Heyes moved to the table where Will was sitting and pulled a chair in front of himself, sitting on it backward. He leaned forward, resting his chin on his forearms. “Will, how about we work together, you, me and the Kid, to try and help your mother?”
“I’ll help her myself. Don’t want no help from you. Or him!” The defiant attitude was back.

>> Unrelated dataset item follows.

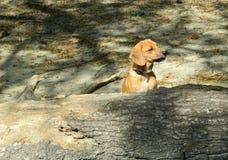 Hund Astra 5 Stockfotos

Heyes shrugged. “If that’s how you want it. It’s a shame though, since we already talked to those two witnesses and got an appointment with her lawyer for next week. We were planning on going to see her at the prison next, to see if there’s anything she can tell us that would help, but if you have your own plans…”
“You’re going to see her?”
Heyes smiled. Will had taken the bait like a hungry coyote. “Leaving at first light.”
It was Curry who finally broke the long silence when he entered Lom’s house and stood, face to face with the son he’d never known. He extended his hand toward the more youthful version of himself. The eyes were familiar. Deep, haunted. Like his. Or maybe they were more like Ann’s, the last time he’d seen her. Cold, piercing.
Will nodded, but refused to shake the outstretched hand, eying it like a rattler about to strike.
“Heyes says you’ll be workin’ with us to help your ma.”
There was another nod, accompanied by more glaring.
“Thank you. ‘Preciate it.”
Will finally found his tongue. “I ain’t doin’ it fer you! I’m doin’ it fer her!”
This time it was Curry’s turn to give a wordless nod before he turned and left.
Heyes found Curry leaned against the bar at the saloon in town. “I know that was hard, Kid, but you did good. Real good!” He slapped the Kid’s shoulder like a proud uncle congratulating a new father.
“You softened him up, huh, Heyes? From where I’m standin’, looks like Will’s still likely to kill me.” The Kid downed his second whiskey with a shaky hand.
Heyes noticed, finding it difficult to keep amusement from his voice. “Don’t tell me you’re scared of him?”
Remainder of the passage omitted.